# [Task to complete]
Copy out every line of the entries below word for word, omitting the pictures.

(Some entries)
....
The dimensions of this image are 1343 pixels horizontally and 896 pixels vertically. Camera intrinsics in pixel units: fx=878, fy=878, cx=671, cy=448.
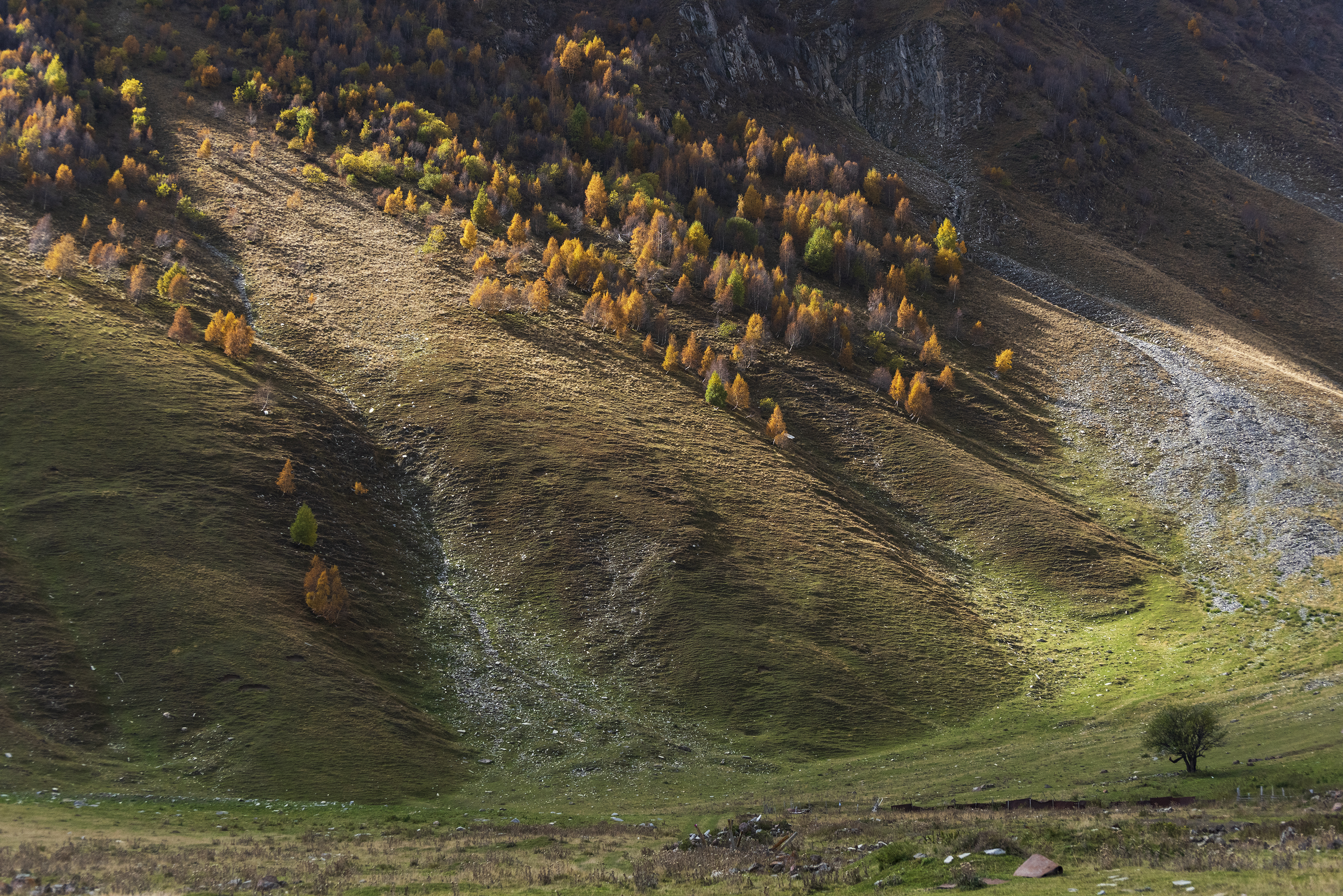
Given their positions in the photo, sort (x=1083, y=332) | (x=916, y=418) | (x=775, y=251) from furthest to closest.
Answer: (x=775, y=251)
(x=1083, y=332)
(x=916, y=418)

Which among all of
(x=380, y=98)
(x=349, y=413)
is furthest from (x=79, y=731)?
(x=380, y=98)

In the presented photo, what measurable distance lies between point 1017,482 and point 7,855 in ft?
312

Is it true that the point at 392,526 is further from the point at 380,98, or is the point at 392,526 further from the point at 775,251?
the point at 380,98

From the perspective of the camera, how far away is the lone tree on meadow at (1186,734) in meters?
43.4

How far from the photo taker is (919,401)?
11388cm

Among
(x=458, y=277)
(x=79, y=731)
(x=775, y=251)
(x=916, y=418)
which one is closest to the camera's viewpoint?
(x=79, y=731)

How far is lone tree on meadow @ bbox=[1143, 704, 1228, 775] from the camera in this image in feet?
142

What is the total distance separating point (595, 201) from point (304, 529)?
10283 centimetres

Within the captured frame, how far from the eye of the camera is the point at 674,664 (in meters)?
65.8

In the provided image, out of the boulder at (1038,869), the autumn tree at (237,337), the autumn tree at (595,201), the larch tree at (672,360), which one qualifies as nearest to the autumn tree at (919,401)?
the larch tree at (672,360)

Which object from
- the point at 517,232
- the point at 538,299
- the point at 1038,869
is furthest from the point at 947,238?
the point at 1038,869

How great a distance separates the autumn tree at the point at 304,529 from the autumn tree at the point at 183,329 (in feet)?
115

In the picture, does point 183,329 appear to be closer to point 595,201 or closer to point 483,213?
point 483,213

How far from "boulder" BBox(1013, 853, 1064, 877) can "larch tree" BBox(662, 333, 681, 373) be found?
92.6 metres
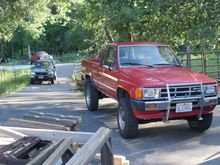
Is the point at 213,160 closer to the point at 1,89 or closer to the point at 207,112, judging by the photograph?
the point at 207,112

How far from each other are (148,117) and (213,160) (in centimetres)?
162

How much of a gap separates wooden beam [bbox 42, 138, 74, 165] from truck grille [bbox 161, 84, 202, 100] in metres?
5.21

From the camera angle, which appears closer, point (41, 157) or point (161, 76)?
point (41, 157)

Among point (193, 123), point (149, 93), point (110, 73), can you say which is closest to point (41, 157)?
....
# [The response]
The dimensions of this image are 1343 pixels horizontally and 896 pixels vertically. Camera intrinsics in pixel units: fx=878, fy=878, cx=671, cy=448.
Given their positions in the photo, sort (x=1083, y=332) | (x=916, y=418) | (x=775, y=251) from furthest to closest.
Answer: (x=775, y=251)
(x=1083, y=332)
(x=916, y=418)

Which among all of
(x=380, y=98)
(x=349, y=413)
is furthest from (x=79, y=731)?
(x=380, y=98)

In the presented photo, what measurable distance lies between point 1017,482 and point 7,855 in ft?
312

Is it true that the point at 392,526 is further from the point at 380,98, or is the point at 392,526 further from the point at 775,251?
the point at 380,98

From the perspective of the camera, how far away is the lone tree on meadow at (1186,734) in meters?
43.4

How far from the photo taker is (919,401)?
11388cm

Among
(x=458, y=277)
(x=79, y=731)
(x=775, y=251)
(x=916, y=418)
which one is closest to the camera's viewpoint?
(x=79, y=731)

How far is lone tree on meadow @ bbox=[1143, 704, 1228, 775] from the camera in this image in feet?
142

What is the total distance separating point (595, 201) from point (304, 529)?
10283 centimetres

Within the captured frame, how far from the eye of the camera is the point at 674,664 (in meters)?
65.8

In the provided image, out of the boulder at (1038,869), the autumn tree at (237,337), the autumn tree at (595,201), the larch tree at (672,360), which one qualifies as nearest to the autumn tree at (919,401)?
the larch tree at (672,360)

Which object from
- the point at 517,232
- the point at 538,299
- the point at 1038,869
is furthest from the point at 947,238?
the point at 1038,869

How great a distance separates the autumn tree at the point at 304,529 from the autumn tree at the point at 183,329 (in feet)?
115

In the picture, does point 183,329 appear to be closer to point 595,201 or closer to point 483,213?
point 483,213

How far from "boulder" BBox(1013, 853, 1064, 877) can "larch tree" BBox(662, 333, 681, 373) be found?
92.6 metres
Is the point at 213,160 closer to the point at 1,89 or closer to the point at 207,112, judging by the photograph?
the point at 207,112

How far from each other are (148,117) and (213,160) (in centimetres)?
162

How much of a gap separates wooden beam [bbox 42, 138, 74, 165] from truck grille [bbox 161, 84, 202, 100] in metres?
5.21

From the camera angle, which appears closer, point (41, 157) or point (161, 76)?
point (41, 157)

Among point (193, 123), point (149, 93), point (110, 73), can you say which is closest to point (41, 157)?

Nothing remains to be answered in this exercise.